In the NFL lockout thread, people are discussing whether employees should have access to company books, especially in a collective bargaining context. I believe employees ABSOLUTELY should have access, so they have a sense of how profitable their boss is, and if they are getting a fair shake.
The books of publicly traded companies are already public through SEC filings.
And conversely, at least part of the reason someone might choose not to publicly float their company is that they view this disclosure requirement as undesirable.
The argument is that only owners (public shareholders in public companies, team owners in the NFL, restaurant owners in restaurants) have any business knowing what the owner’s income or profitability is.
Does anyone tell their babysitter how much they make?
Not being in a public company, I won’t speak for them, but as someone who runs a private business (including payroll, insurance etc…), I’d say no. What an employee is worth, how much they get paid, how much of their insurance premium they’re responsible for etc., shouldn’t have anything to do with how much the company makes. Besides, I’d be surprised if most employees would understand what they’re looking at.
3 very quick examples
1)Many many many years ago one of the employees found out my father (the owner of the company) had just purchased a piano. She was very angry since she had recently been turned down for a raise. Her argument was “What, I can’t get a raise but you can buy a piano?” Is this someone you want seeing how much the business takes in?
2)Just before last Christmas, my father and myself were sitting at a bar. The bar (and steakhouse) was closed, but was open to people coming in for gift cards. We were in there talking to the owner. Also present was the general manager’s father who was usually hanging around drinking. Over the course of about a half hour, they probably sold close to $2000 worth of gift cards. The GM’s father said, and I quote “You’re gonna need a wheel barrow to get all this money home”. We had to explain to him that this isn’t all free money for her to take home with her. I know he doesn’t work there, but pretend like he was an employee…is this someone you’d want with access to your books, asking you for a raise?

● **Your tasks**:
[a] Repeat a part of the company-books discussion word for word, starting at "And conversely, at" and ending after "requirement as undesirable.".
[b] Carry on the company-books discussion from the point where it stops.
The items after this aren't needed for any of the work here.

● **Supplied data**:
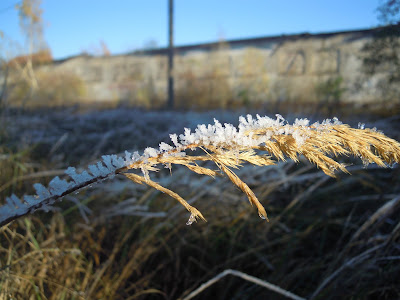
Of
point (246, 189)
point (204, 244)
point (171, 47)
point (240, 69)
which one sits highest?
point (171, 47)

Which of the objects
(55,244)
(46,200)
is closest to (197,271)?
(55,244)

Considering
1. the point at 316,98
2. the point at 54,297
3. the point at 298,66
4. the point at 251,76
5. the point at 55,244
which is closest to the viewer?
the point at 54,297

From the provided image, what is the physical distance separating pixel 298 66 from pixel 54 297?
2792 millimetres

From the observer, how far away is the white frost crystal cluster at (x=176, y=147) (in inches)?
14.8

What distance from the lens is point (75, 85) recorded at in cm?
549

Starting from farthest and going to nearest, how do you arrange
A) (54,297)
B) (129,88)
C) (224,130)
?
(129,88), (54,297), (224,130)

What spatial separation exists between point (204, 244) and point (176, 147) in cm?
93

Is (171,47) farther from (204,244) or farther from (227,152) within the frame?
(227,152)

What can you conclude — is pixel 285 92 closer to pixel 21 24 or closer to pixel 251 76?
pixel 251 76

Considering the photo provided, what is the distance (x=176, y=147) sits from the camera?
0.38 m

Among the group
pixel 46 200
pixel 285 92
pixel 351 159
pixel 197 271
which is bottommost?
pixel 197 271

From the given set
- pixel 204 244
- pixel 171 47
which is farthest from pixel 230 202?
pixel 171 47

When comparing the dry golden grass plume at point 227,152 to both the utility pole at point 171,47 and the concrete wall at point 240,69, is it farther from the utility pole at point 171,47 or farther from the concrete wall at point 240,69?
the utility pole at point 171,47

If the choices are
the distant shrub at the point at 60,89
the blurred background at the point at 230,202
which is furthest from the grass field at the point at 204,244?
the distant shrub at the point at 60,89
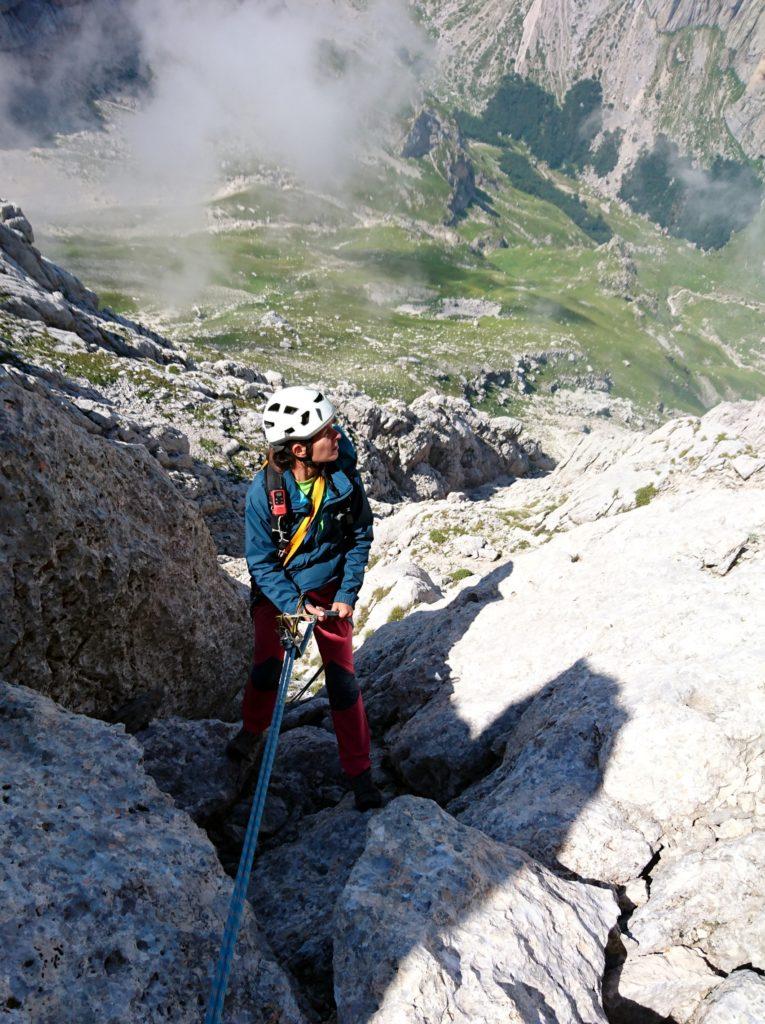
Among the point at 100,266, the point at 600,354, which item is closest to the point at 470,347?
the point at 600,354

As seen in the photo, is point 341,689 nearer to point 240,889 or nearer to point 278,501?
point 278,501

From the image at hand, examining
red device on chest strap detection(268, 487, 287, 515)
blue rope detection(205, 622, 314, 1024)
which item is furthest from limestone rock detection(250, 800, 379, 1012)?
red device on chest strap detection(268, 487, 287, 515)

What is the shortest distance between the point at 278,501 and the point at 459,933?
551 cm

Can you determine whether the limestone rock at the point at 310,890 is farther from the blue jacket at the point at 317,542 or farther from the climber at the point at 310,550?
the blue jacket at the point at 317,542

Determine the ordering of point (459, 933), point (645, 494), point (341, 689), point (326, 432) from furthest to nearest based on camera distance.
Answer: point (645, 494) → point (341, 689) → point (326, 432) → point (459, 933)

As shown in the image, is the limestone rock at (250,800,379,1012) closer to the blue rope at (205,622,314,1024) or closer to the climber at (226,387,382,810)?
the climber at (226,387,382,810)

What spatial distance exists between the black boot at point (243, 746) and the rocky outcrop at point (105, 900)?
2992mm

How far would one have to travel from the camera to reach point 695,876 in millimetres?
5879

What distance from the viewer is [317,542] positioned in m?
8.45

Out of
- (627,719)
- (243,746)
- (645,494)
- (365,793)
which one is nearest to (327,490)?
(243,746)

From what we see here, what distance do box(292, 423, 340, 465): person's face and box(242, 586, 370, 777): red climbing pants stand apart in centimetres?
220

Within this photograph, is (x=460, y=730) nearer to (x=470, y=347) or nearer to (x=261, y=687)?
(x=261, y=687)

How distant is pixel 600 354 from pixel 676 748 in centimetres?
21178

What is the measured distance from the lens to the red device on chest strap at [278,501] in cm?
805
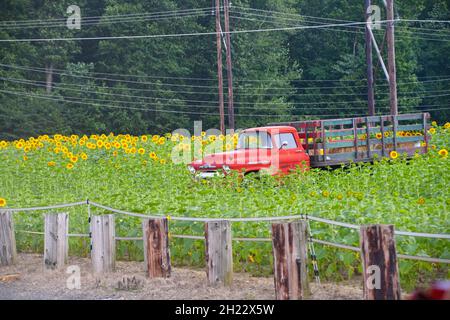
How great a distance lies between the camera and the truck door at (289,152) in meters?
18.0

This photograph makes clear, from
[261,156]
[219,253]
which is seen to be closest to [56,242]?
[219,253]

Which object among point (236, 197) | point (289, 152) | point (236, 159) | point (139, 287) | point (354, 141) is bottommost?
point (139, 287)

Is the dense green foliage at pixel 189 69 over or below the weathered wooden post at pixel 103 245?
over

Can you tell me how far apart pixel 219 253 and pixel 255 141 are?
29.5ft

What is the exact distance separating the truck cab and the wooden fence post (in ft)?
16.7

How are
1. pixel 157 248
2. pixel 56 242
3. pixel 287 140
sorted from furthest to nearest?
pixel 287 140
pixel 56 242
pixel 157 248

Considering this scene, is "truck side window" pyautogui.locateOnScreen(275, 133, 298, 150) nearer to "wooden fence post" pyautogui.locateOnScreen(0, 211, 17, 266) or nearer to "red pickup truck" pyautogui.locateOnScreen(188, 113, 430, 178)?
"red pickup truck" pyautogui.locateOnScreen(188, 113, 430, 178)

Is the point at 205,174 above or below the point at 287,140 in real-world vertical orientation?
below

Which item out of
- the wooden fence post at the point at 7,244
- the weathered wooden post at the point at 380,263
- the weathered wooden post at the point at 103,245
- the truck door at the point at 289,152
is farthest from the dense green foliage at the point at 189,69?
the weathered wooden post at the point at 380,263

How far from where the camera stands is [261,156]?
58.5ft

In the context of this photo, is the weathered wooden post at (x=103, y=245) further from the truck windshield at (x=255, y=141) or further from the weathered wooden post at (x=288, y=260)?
the truck windshield at (x=255, y=141)

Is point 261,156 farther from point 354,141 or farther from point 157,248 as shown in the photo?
point 157,248

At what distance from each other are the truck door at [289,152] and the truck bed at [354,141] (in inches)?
31.1

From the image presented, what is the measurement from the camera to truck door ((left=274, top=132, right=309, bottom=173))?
18.0 meters
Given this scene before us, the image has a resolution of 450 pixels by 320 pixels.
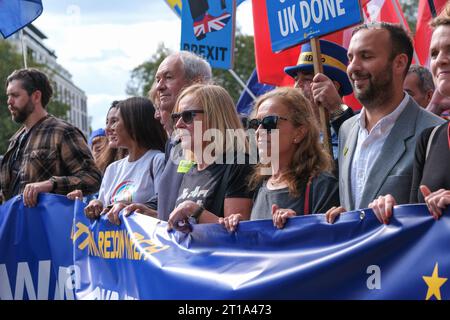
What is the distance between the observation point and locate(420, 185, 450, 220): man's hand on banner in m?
2.97

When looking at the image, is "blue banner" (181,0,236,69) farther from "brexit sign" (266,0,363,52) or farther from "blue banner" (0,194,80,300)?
"blue banner" (0,194,80,300)

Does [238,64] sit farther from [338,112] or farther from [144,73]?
[338,112]

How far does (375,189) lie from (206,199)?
969 mm

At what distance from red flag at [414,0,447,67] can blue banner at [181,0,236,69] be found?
5.38 feet

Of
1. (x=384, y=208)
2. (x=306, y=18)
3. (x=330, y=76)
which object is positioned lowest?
(x=384, y=208)

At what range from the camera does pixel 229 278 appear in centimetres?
380

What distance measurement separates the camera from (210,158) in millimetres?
4535

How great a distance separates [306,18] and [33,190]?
2.30 m

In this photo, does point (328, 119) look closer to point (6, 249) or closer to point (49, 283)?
point (49, 283)

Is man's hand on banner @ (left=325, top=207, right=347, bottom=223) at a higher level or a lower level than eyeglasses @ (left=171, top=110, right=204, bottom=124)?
lower

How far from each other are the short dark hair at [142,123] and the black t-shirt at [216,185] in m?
1.39

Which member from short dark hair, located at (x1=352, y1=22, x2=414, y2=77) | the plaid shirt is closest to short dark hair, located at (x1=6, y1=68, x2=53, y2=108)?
the plaid shirt

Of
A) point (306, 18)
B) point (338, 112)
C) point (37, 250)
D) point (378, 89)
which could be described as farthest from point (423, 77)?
point (37, 250)
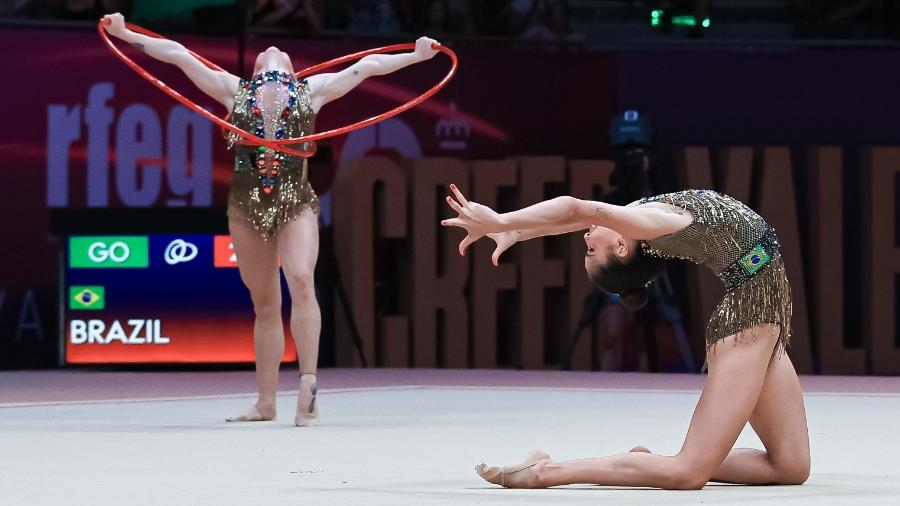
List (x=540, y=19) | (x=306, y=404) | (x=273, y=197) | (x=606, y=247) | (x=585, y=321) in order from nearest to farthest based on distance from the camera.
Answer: (x=606, y=247) → (x=306, y=404) → (x=273, y=197) → (x=585, y=321) → (x=540, y=19)

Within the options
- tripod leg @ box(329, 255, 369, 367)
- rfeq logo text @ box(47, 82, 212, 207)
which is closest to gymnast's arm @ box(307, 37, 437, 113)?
tripod leg @ box(329, 255, 369, 367)

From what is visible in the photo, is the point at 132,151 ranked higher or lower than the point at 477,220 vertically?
higher

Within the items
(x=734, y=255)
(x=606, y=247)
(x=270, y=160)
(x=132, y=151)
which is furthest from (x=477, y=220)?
(x=132, y=151)

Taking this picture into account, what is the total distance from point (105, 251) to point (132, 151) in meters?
0.78

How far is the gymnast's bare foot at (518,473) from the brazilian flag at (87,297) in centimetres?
549

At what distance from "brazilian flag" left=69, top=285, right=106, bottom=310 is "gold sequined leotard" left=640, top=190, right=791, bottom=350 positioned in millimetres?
5564

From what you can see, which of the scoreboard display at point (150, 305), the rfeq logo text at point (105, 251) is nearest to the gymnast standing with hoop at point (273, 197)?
the scoreboard display at point (150, 305)

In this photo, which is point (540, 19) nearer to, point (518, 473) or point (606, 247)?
point (606, 247)

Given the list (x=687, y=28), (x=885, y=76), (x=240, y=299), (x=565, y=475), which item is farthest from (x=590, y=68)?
(x=565, y=475)

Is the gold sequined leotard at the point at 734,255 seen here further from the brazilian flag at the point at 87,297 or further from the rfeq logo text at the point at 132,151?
the rfeq logo text at the point at 132,151

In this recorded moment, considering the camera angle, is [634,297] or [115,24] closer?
[634,297]

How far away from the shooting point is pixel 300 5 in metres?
9.96

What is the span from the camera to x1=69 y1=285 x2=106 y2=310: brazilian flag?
918 centimetres

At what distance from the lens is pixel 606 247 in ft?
13.8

● **Written answers**:
[a]
And conversely, at least part of the reason someone might choose not to publicly float their company is that they view this disclosure requirement as undesirable.

[b]
3)A loooong time ago. I was probably 9 or 10. I was at work with my dad (remember, he’s the owner). One of the cashiers commented that we had been very busy that day. She was much older then me and just making idle chit chat. I was probably wandering around waiting for my dad to get ready to leave. I still remember her making a comment that he gets to take all this money home for himself every day and how much money he must make. And I still remember my pre-teen self looking at this high school girl and commenting that “uhhh-no, he needs to first pay you and everyone else and pay for all the stuff we sold and lots of other things first he doesn’t just put all the money in his pocket every day”…again, is this someone you want looking at your books to decide if she feels she’s getting paid a fair amount?
Anyways, I know these situations are a bit different and I know I deal with a lot of younger kids, but I still don’t think people would really understand. But I’ve been hearing people say things like the above all my life, I’ve heard high school people working for their first time say it, and I’ve retired union factory workers say it. I know some people understand how this stuff works, but a lot of people truly don’t get it. Some people truly think the owner grabs the money out of the cash register and puts it in his pocket every night. They see my Dad driving an expensive (to them) Tahoe or Grand Cherokee and think they must be swimming in money but don’t realize that I grew up more or less without a Dad because he was working 90-100 hour weeks building the place up…that’s why he can afford nice things.
Like I said earlier, I really don’t think what people make should be based on what the company makes (at least not in all situations). Secondly, I don’t think most people would understand what they’re looking at. If business owners were forced to show their books to the employees, I’d love it if employees had to be educated on what they were looking at first. I’d like to see a very quick very basic accounting class first. Nothing to in depth. How to read a P&L and BS. Understanding what a profit margin is. Understanding how much an owner really gets too take home after all is said and done. What kinds of expenses are really involved in running a business etc…
No. I would say, though, that employees should be completely free to request them as part of the collective bargaining process.
The goal of the idea seems to be to absolutely minimize profit.
If every company minimized profit, that would mean that they had no finances to grow. Given that we have a growing population base, that means we would effectively have growing unemployment at the same time.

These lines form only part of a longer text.